Li no jornal Público, no dia 05-07-2011, um sensato artigo sobre a questão dos famosos “mercados” e, na periferia gordurosa do fenómeno, da questão das (não menos famosas) “agências de rating”. [Este artigo, sublinho, antecipou-se ao “murro no estômago” de que, muito justamente, se queixou ontem o nosso primeiro-ministro.]
Declaradamente do lado do sistema financeiro, mas de forma desempoeirada e um pouco menos cínica do que é o neoliberal costume, os dois autores deste artigo (João Caetano, professor universitário; e Nicolás Lori, investigador universitário) sugerem a forma de se recuperar confiança – dos mercados em Portugal; e de Portugal no sistema (capitalista).
«Esta confiança só poderá surgir através das seguintes acções:
1. Que quem deve, poupe, para pagar mais depressa as suas dívidas.
2. Que quem emprestou dinheiro seja tolerante, para que não sufoque quem deve.
3. Que quem produz, venda mais barato, para dar mais emprego aos que trabalham e mais produtos a quem os procura.
4. Que quem compra, viva de forma discreta e honesta, proporcionalmente [sic] ao que produz.»

Enunciado de bom senso, parece-me.
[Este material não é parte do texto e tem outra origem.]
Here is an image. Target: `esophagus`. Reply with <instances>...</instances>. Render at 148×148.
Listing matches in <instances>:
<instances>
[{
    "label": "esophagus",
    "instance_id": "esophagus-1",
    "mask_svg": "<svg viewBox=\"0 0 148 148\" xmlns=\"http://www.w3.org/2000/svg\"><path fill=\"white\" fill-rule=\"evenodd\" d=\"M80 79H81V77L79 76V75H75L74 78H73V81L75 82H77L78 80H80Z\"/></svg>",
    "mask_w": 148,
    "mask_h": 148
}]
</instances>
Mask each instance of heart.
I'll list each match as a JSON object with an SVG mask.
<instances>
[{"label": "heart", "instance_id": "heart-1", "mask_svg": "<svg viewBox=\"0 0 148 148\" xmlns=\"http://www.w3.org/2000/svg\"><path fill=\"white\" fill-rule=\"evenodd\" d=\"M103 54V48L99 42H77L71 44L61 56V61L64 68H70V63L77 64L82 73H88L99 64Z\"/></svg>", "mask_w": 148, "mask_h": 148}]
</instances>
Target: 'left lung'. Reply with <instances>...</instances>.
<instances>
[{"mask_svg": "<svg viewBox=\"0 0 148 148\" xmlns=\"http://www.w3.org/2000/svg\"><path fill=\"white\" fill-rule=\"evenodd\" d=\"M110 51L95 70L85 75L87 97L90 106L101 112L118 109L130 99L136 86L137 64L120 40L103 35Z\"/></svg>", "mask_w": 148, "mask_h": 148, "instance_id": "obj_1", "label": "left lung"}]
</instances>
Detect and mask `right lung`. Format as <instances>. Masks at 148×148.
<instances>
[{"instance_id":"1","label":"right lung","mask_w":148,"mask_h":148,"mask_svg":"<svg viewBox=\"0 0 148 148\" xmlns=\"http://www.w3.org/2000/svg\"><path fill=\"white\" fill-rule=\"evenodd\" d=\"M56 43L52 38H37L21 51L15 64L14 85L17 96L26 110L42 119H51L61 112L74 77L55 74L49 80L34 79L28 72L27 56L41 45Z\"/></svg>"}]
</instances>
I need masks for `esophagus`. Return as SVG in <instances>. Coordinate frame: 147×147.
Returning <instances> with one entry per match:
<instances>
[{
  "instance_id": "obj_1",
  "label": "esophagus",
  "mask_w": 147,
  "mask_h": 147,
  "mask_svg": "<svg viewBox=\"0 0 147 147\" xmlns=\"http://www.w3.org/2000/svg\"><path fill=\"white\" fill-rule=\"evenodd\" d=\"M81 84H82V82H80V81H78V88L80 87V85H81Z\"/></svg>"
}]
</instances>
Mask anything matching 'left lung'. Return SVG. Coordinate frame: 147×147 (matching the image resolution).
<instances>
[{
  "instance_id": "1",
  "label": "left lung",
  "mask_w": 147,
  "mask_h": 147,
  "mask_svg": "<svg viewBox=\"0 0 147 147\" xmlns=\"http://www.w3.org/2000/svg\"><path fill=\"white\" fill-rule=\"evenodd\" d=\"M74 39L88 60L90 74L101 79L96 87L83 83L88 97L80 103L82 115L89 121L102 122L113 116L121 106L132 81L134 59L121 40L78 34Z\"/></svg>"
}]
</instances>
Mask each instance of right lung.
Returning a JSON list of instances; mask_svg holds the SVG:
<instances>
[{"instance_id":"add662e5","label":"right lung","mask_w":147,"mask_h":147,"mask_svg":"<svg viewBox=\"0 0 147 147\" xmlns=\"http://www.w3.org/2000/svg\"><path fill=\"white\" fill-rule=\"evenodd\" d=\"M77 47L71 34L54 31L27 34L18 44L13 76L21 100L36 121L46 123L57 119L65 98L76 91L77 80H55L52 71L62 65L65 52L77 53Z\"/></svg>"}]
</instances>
E o bom senso é, também no mundo da economia e das finanças, uma espécie de aragem de oxigénio: respira-se, por momentos, melhor.

Ribeira de Pena, 07 de Julho de 2011.
Joaquim Jorge Carvalho
[A imagem foi colhida, com a devida vénia, em http;//www.ficoindignado.wordpress.com]

2 comentários:

Paulo Pinto disse...

Também concordo. No fundo, a ética e o bom senso são (também) os pilares de uma economia saudável.
Mas que lugar podemos esperar para a ética e o bom senso, quando o Dinheiro se tornou o equivalente actual ao Senhor Deus medieval?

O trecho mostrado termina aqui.